> [Task brief] Copy the records. Keep every line exactly as it is.
=== Source records ===
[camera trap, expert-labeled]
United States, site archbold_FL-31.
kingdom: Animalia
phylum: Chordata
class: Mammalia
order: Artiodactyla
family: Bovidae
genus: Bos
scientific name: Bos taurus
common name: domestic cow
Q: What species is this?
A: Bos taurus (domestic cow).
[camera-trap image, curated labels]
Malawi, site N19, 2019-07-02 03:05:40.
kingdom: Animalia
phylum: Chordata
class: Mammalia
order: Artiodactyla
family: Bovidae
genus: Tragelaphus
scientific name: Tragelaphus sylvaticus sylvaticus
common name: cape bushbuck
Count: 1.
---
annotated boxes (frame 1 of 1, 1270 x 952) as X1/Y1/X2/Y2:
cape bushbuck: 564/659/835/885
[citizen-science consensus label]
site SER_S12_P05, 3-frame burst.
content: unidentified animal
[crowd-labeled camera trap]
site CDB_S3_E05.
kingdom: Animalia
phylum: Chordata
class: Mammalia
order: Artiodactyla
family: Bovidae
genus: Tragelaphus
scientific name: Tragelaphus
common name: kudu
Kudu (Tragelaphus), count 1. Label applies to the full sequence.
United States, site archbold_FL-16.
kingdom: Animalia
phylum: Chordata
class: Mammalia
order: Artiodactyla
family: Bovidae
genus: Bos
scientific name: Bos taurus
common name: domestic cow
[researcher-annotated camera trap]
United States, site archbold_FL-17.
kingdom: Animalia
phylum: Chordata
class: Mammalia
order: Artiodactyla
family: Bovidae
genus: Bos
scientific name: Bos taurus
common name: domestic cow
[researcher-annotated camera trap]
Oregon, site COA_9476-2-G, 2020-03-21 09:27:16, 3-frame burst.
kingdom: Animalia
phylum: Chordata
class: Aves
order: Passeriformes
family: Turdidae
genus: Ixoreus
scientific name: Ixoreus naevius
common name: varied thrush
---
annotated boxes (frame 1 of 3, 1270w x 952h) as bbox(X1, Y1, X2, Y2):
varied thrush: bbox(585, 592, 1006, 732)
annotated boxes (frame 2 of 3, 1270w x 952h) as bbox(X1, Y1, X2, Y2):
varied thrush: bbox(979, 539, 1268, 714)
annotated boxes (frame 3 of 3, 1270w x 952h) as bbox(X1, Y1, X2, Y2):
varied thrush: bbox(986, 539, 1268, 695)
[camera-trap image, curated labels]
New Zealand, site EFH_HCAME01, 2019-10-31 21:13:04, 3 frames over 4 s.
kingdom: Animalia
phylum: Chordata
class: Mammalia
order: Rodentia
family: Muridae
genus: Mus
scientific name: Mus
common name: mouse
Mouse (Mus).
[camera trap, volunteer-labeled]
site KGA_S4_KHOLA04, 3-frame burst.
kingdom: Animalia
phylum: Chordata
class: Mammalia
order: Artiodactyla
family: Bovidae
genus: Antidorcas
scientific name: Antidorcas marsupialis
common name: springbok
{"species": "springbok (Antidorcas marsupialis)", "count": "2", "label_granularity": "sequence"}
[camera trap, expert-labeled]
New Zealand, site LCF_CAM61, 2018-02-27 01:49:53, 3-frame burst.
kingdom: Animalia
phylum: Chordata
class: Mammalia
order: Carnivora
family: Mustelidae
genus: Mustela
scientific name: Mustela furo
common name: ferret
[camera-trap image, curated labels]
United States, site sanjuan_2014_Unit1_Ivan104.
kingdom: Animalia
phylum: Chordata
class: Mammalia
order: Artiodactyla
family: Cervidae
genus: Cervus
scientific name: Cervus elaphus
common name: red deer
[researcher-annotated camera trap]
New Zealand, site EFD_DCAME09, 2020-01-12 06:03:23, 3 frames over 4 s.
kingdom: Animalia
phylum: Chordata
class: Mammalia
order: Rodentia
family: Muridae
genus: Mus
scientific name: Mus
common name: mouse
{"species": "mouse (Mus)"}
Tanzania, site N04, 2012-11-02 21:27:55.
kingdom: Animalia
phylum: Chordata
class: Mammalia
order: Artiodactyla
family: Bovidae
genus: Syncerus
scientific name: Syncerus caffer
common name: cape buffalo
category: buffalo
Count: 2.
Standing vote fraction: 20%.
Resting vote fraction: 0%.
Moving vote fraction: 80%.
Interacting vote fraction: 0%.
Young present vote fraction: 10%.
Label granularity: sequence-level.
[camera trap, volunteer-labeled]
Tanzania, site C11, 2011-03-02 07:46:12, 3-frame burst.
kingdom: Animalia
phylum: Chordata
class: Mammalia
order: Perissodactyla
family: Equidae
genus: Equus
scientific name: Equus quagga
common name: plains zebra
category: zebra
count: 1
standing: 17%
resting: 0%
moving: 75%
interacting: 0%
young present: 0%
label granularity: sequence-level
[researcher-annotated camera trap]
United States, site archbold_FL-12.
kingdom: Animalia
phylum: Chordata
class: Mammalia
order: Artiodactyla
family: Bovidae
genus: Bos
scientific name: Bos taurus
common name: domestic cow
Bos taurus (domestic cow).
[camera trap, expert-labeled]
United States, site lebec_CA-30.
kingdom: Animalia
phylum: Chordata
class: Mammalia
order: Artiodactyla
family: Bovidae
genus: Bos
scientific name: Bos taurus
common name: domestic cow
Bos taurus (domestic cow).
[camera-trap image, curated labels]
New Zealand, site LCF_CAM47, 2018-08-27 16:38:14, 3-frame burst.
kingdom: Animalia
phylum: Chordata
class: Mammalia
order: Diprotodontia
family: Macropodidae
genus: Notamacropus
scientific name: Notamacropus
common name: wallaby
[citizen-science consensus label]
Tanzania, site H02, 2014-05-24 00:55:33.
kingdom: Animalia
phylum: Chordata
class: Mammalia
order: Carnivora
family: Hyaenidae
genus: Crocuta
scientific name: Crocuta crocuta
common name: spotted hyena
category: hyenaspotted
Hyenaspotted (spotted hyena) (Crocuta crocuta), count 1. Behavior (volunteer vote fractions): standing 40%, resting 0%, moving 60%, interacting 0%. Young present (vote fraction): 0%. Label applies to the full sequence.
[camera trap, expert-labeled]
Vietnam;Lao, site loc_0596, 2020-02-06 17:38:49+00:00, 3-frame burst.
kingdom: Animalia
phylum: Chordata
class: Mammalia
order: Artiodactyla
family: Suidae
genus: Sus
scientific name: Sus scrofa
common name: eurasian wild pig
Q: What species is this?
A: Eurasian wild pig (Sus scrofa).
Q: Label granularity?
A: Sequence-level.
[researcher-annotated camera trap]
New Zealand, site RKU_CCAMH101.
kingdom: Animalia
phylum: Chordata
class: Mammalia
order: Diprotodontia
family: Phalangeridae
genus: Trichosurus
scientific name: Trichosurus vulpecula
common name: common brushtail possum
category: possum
===
> [Exercise result]
[camera trap, expert-labeled]
United States, site archbold_FL-31.
kingdom: Animalia
phylum: Chordata
class: Mammalia
order: Artiodactyla
family: Bovidae
genus: Bos
scientific name: Bos taurus
common name: domestic cow
Q: What species is this?
A: Bos taurus (domestic cow).
[camera-trap image, curated labels]
Malawi, site N19, 2019-07-02 03:05:40.
kingdom: Animalia
phylum: Chordata
class: Mammalia
order: Artiodactyla
family: Bovidae
genus: Tragelaphus
scientific name: Tragelaphus sylvaticus sylvaticus
common name: cape bushbuck
Count: 1.
---
annotated boxes (frame 1 of 1, 1270 x 952) as X1/Y1/X2/Y2:
cape bushbuck: 564/659/835/885
[citizen-science consensus label]
site SER_S12_P05, 3-frame burst.
content: unidentified animal
[crowd-labeled camera trap]
site CDB_S3_E05.
kingdom: Animalia
phylum: Chordata
class: Mammalia
order: Artiodactyla
family: Bovidae
genus: Tragelaphus
scientific name: Tragelaphus
common name: kudu
Kudu (Tragelaphus), count 1. Label applies to the full sequence.
United States, site archbold_FL-16.
kingdom: Animalia
phylum: Chordata
class: Mammalia
order: Artiodactyla
family: Bovidae
genus: Bos
scientific name: Bos taurus
common name: domestic cow
[researcher-annotated camera trap]
United States, site archbold_FL-17.
kingdom: Animalia
phylum: Chordata
class: Mammalia
order: Artiodactyla
family: Bovidae
genus: Bos
scientific name: Bos taurus
common name: domestic cow
[researcher-annotated camera trap]
Oregon, site COA_9476-2-G, 2020-03-21 09:27:16, 3-frame burst.
kingdom: Animalia
phylum: Chordata
class: Aves
order: Passeriformes
family: Turdidae
genus: Ixoreus
scientific name: Ixoreus naevius
common name: varied thrush
---
annotated boxes (frame 1 of 3, 1270w x 952h) as bbox(X1, Y1, X2, Y2):
varied thrush: bbox(585, 592, 1006, 732)
annotated boxes (frame 2 of 3, 1270w x 952h) as bbox(X1, Y1, X2, Y2):
varied thrush: bbox(979, 539, 1268, 714)
annotated boxes (frame 3 of 3, 1270w x 952h) as bbox(X1, Y1, X2, Y2):
varied thrush: bbox(986, 539, 1268, 695)
[camera-trap image, curated labels]
New Zealand, site EFH_HCAME01, 2019-10-31 21:13:04, 3 frames over 4 s.
kingdom: Animalia
phylum: Chordata
class: Mammalia
order: Rodentia
family: Muridae
genus: Mus
scientific name: Mus
common name: mouse
Mouse (Mus).
[camera trap, volunteer-labeled]
site KGA_S4_KHOLA04, 3-frame burst.
kingdom: Animalia
phylum: Chordata
class: Mammalia
order: Artiodactyla
family: Bovidae
genus: Antidorcas
scientific name: Antidorcas marsupialis
common name: springbok
{"species": "springbok (Antidorcas marsupialis)", "count": "2", "label_granularity": "sequence"}
[camera trap, expert-labeled]
New Zealand, site LCF_CAM61, 2018-02-27 01:49:53, 3-frame burst.
kingdom: Animalia
phylum: Chordata
class: Mammalia
order: Carnivora
family: Mustelidae
genus: Mustela
scientific name: Mustela furo
common name: ferret
[camera-trap image, curated labels]
United States, site sanjuan_2014_Unit1_Ivan104.
kingdom: Animalia
phylum: Chordata
class: Mammalia
order: Artiodactyla
family: Cervidae
genus: Cervus
scientific name: Cervus elaphus
common name: red deer
[researcher-annotated camera trap]
New Zealand, site EFD_DCAME09, 2020-01-12 06:03:23, 3 frames over 4 s.
kingdom: Animalia
phylum: Chordata
class: Mammalia
order: Rodentia
family: Muridae
genus: Mus
scientific name: Mus
common name: mouse
{"species": "mouse (Mus)"}
Tanzania, site N04, 2012-11-02 21:27:55.
kingdom: Animalia
phylum: Chordata
class: Mammalia
order: Artiodactyla
family: Bovidae
genus: Syncerus
scientific name: Syncerus caffer
common name: cape buffalo
category: buffalo
Count: 2.
Standing vote fraction: 20%.
Resting vote fraction: 0%.
Moving vote fraction: 80%.
Interacting vote fraction: 0%.
Young present vote fraction: 10%.
Label granularity: sequence-level.
[camera trap, volunteer-labeled]
Tanzania, site C11, 2011-03-02 07:46:12, 3-frame burst.
kingdom: Animalia
phylum: Chordata
class: Mammalia
order: Perissodactyla
family: Equidae
genus: Equus
scientific name: Equus quagga
common name: plains zebra
category: zebra
count: 1
standing: 17%
resting: 0%
moving: 75%
interacting: 0%
young present: 0%
label granularity: sequence-level
[researcher-annotated camera trap]
United States, site archbold_FL-12.
kingdom: Animalia
phylum: Chordata
class: Mammalia
order: Artiodactyla
family: Bovidae
genus: Bos
scientific name: Bos taurus
common name: domestic cow
Bos taurus (domestic cow).
[camera trap, expert-labeled]
United States, site lebec_CA-30.
kingdom: Animalia
phylum: Chordata
class: Mammalia
order: Artiodactyla
family: Bovidae
genus: Bos
scientific name: Bos taurus
common name: domestic cow
Bos taurus (domestic cow).
[camera-trap image, curated labels]
New Zealand, site LCF_CAM47, 2018-08-27 16:38:14, 3-frame burst.
kingdom: Animalia
phylum: Chordata
class: Mammalia
order: Diprotodontia
family: Macropodidae
genus: Notamacropus
scientific name: Notamacropus
common name: wallaby
[citizen-science consensus label]
Tanzania, site H02, 2014-05-24 00:55:33.
kingdom: Animalia
phylum: Chordata
class: Mammalia
order: Carnivora
family: Hyaenidae
genus: Crocuta
scientific name: Crocuta crocuta
common name: spotted hyena
category: hyenaspotted
Hyenaspotted (spotted hyena) (Crocuta crocuta), count 1. Behavior (volunteer vote fractions): standing 40%, resting 0%, moving 60%, interacting 0%. Young present (vote fraction): 0%. Label applies to the full sequence.
[camera trap, expert-labeled]
Vietnam;Lao, site loc_0596, 2020-02-06 17:38:49+00:00, 3-frame burst.
kingdom: Animalia
phylum: Chordata
class: Mammalia
order: Artiodactyla
family: Suidae
genus: Sus
scientific name: Sus scrofa
common name: eurasian wild pig
Q: What species is this?
A: Eurasian wild pig (Sus scrofa).
Q: Label granularity?
A: Sequence-level.
[researcher-annotated camera trap]
New Zealand, site RKU_CCAMH101.
kingdom: Animalia
phylum: Chordata
class: Mammalia
order: Diprotodontia
family: Phalangeridae
genus: Trichosurus
scientific name: Trichosurus vulpecula
common name: common brushtail possum
category: possum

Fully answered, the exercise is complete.